Berta Isla

 

The fact that Javier Marías died in September 2022 has no doubt impacted on how I responded to his last novel Berta Isla in 2024. Longer term readers of this blog might remember that I have previously spoken about All Souls, A Heart So White, Dark Back of Timeand The Infatuations. Suffice to say that I am one of Marías’s many admirers and was very sad to hear of his passing. Berta Isla may not to be everyone’s taste, but he was a writer at the height of his powers, with (one suspects) much more to say.

The story concerns a couple – Berta Isla and her husband, Tomás Nevinson – from their teenage years to middle age. By the end of the story, Tomás appears much older, for reasons we will get to, while Berta’s life has passed by in waiting for his return. Most of the narrative is told from Berta’s point of view.


 

Part 1 – Berta (pp. 3-33)

Part 2 – Berta (pp. 37-40) and Tomás (pp. 41-119)

Part 3 – Berta (pp. 124-165)

Part 4 – Berta (pp. 169-211)

Part 5 – Berta (pp. 215-313)

Part 6 – Berta (pp. 317-363)

Part 7 – Tomás (pp. 367-403)

Part 8 – Tomás (pp. 407-462

Part 9 – Berta (pp. 465-480).

In setting out these page markers (Alfred A. Knopf 2019 edition), a few things become obvious. For one thing, it is a lengthy work. Then there is the duration of Berta’s suffering and her impressive endurance, emphasised by the slow pace of the novel, as Berta narrates action primarily off-stage. For her own life, Berta’s high school romance with Tomás begins during the Franco regime. Tomás goes to study at Oxford University (he is half-English) and when he returns to Madrid, she marries her brilliant linguist. In the late 1970s and into the 1980s, there are two children (Guillermo and Elisa) and young motherhood. As Tomás’s diplomatic career leads to longer periods away from home, Berta begins to teach literature at university. At some point Tomás confesses to a fact known to the reader from Part 2, that he has been recruited by the British intelligence services, though what exactly he does undercover is hinted at rather than ever described.

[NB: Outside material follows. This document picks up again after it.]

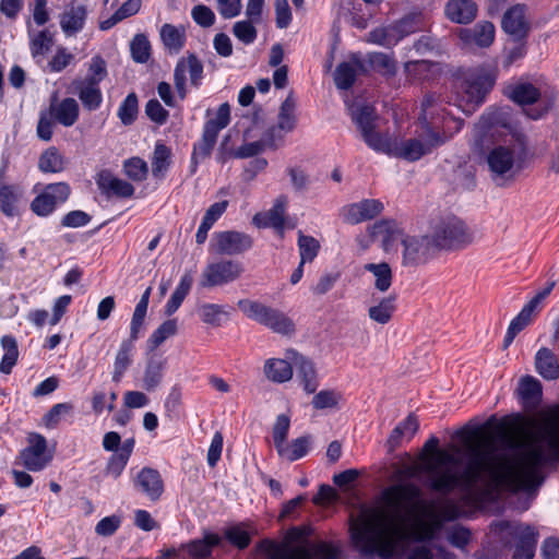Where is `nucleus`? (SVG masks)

Like The Infatuations, Marías demonstrates his ability to write from a woman’s point of view – something this male reader, at least, finds convincing. Berta comes across as intelligent and loyal to her husband, yet as the years pass, she reaches out for occasional company, and becomes, by necessity, independent of any one man. (She steps alongside of and ahead of social changes in Spain in Tomás’s absence). It also wouldn’t be a Javier Marías novel without a range of intertextual allusions – from Balzac’s Colonel Chabert to Shakespeare’s Henry V – stories about long-lost men returning from war, and the masterful use of disguise on the eve of battle. Putting these two things together, the novel narrates a life of slow change and waiting, caught up in Cold War drama and espionage which might as well be fiction to Bertha.

It wouldn’t spoil the novel to quote from the first paragraph, even if, as sometimes happens in a rich novel by a veteran writer, it’s all said there:

For a while, she wasn’t sure her husband was her husband, much as, when you’re dozing, you’re not actually sure whether you’re thinking or dreaming, whether you’re in charge of your own thoughts or have completely lost track of them out of sheer exhaustion. Sometimes she thought he was, sometimes not and at other times, she decided to believe nothing and simply continue living her life with him, or with the that man so similar to him, albeit older. But then she, too, had grown older in his absence; she was very young when they married (p. 3). 

There is a tragic piece of trickery that leads directly to their lives stalling in the promise of youth and a life where ‘like so many, many others, [mine and his] simply exist and wait’ (p. 480). If lines like these don’t shake you awake, then you may as well return to counting down the days yourself.